[begin SUPPLIED RECORDS]
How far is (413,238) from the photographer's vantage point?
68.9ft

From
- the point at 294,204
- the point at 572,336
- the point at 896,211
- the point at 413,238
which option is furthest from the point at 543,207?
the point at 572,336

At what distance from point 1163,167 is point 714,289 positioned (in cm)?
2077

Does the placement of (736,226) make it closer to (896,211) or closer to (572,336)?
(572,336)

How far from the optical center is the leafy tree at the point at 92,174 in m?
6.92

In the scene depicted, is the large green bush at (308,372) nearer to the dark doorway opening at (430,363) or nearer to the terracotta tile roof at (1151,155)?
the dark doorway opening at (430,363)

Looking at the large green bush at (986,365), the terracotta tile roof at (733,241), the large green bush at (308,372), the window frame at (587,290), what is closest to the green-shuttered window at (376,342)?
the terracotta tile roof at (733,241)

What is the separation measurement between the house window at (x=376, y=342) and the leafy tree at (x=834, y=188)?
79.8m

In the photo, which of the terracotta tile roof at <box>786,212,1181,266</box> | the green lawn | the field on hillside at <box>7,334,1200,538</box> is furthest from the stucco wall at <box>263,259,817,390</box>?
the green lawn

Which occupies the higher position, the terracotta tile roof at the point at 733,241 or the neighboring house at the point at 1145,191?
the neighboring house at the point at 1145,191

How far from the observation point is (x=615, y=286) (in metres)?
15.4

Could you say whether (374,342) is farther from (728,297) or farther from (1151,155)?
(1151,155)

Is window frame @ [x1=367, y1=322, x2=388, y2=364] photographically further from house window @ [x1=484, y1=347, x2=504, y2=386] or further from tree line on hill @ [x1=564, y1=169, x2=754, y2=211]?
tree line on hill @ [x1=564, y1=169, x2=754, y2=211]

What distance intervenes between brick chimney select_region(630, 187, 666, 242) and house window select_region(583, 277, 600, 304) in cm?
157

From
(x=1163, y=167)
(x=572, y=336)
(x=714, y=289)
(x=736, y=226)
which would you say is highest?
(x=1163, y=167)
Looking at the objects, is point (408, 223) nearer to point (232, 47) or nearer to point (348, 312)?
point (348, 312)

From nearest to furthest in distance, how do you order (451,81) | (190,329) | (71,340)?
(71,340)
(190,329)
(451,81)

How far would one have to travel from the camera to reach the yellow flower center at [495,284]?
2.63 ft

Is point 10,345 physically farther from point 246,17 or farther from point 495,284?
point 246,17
[end SUPPLIED RECORDS]
_TASK TO CARRY OUT_
Convert the rows from the line containing "How far would" up to and including the last line of the rows into a Markdown table with the columns "No." and "Line", numbering each line and omitting blank lines.

_RESPONSE_
| No. | Line |
|---|---|
| 1 | How far would one have to travel from the camera to reach the yellow flower center at [495,284]? |
| 2 | 2.63 ft |
| 3 | Is point 10,345 physically farther from point 246,17 or farther from point 495,284? |
| 4 | point 246,17 |